Developers’ sales of new private homes in June 2026 plummeted to their lowest level in over two years, with only 156 units sold, according to the Urban Redevelopment Authority. This represents a 65.1% drop from May’s 447 units and a 42.6% decrease compared to June 2025. The decline is attributed to the absence of new launches and the typical slowdown during the school holiday period.
The Rest of Central Region (RCR) led sales with 84 units, despite a 74.9% month-on-month decline. Hudson Place Residences was the top seller, moving 12 units at a median price of $2,577 per square foot. In the Outside Central Region (OCR), 57 units were sold, with Chuan Park leading at 11 units.

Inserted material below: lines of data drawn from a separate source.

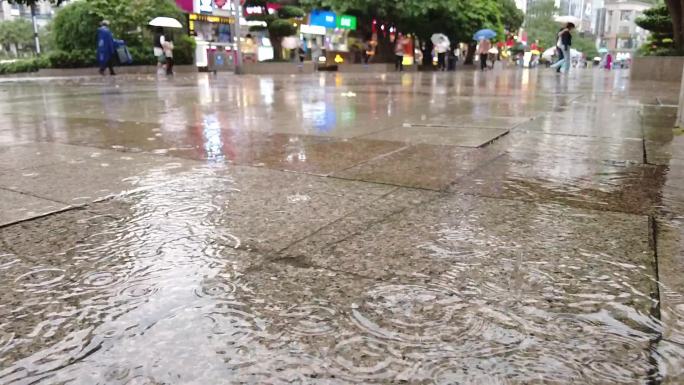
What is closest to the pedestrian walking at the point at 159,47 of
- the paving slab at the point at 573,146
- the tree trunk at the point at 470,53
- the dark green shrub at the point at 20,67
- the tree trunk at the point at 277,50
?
the tree trunk at the point at 277,50

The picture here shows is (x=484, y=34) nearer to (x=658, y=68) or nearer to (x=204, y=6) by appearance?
(x=204, y=6)

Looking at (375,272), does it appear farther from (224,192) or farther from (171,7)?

The Core Central Region (CCR) saw 15 units sold, with Newport Residences selling four units at $3,056 per square foot.
Executive Condominium (EC) sales also fell, with 28 units sold in June. Coastal Cabana EC was the top performer, selling 21 units. Despite the downturn, upcoming launches like Lentor Gardens Residences and Dunearn House are expected to boost sales in July. Wong Siew Ying, Head of Research & Content at PropNex Realty, noted, “The muted new private home sales in June were widely expected given an empty launch calendar during the month amid the June school holidays.”
The market remains primarily driven by local buyers, with foreigners accounting for just 1.3% of sales. PropNex projects around 9,000 new private homes may be transacted in 2026, reflecting stable underlying demand.